▶ Provided passage:
____________________

You’ll only really experience the world of booze if you stuff your suitcase when you’re away from home – especially if you live in a controlled jurisdiction
The first thing people normally notice about my apartment is the liquor. Eight-foot-long shelves brim with the stuff, with wooden crates beneath them to hold the overflow, not to mention more bottles hidden away in cabinets and of course the refrigerator. When my fiancée first moved in with me she thought it was fun to count it all; the number has tended to come between 300 and 350 items each time we’ve done it. (She’s so over the novelty by now.)
At least three-fifths of the stuff spent time in my suitcase – precious cargo in the hold of an airplane, or in the trunk of my fiancée’s car as we crossed the Peace Bridge between New York State and Ontario.

____________________

▶ Data entries:
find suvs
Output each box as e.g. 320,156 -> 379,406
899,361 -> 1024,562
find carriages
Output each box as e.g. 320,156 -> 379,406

____________________

▶ What this exercise asks:
[a] Reproduce the portion of the liquor article starting at "You’ll only really" and ending at "novelty by now.)".
[b] Name every place in the apartment where the liquor article says bottles are kept.
The items were taken from a separate source and have no connection to the text.

▶ Solutions to the problems:
[a]
You’ll only really experience the world of booze if you stuff your suitcase when you’re away from home – especially if you live in a controlled jurisdiction
The first thing people normally notice about my apartment is the liquor. Eight-foot-long shelves brim with the stuff, with wooden crates beneath them to hold the overflow, not to mention more bottles hidden away in cabinets and of course the refrigerator. When my fiancée first moved in with me she thought it was fun to count it all; the number has tended to come between 300 and 350 items each time we’ve done it. (She’s so over the novelty by now.)

[b]
- Eight-foot-long shelves
- Wooden crates beneath the shelves
- Cabinets
- The refrigerator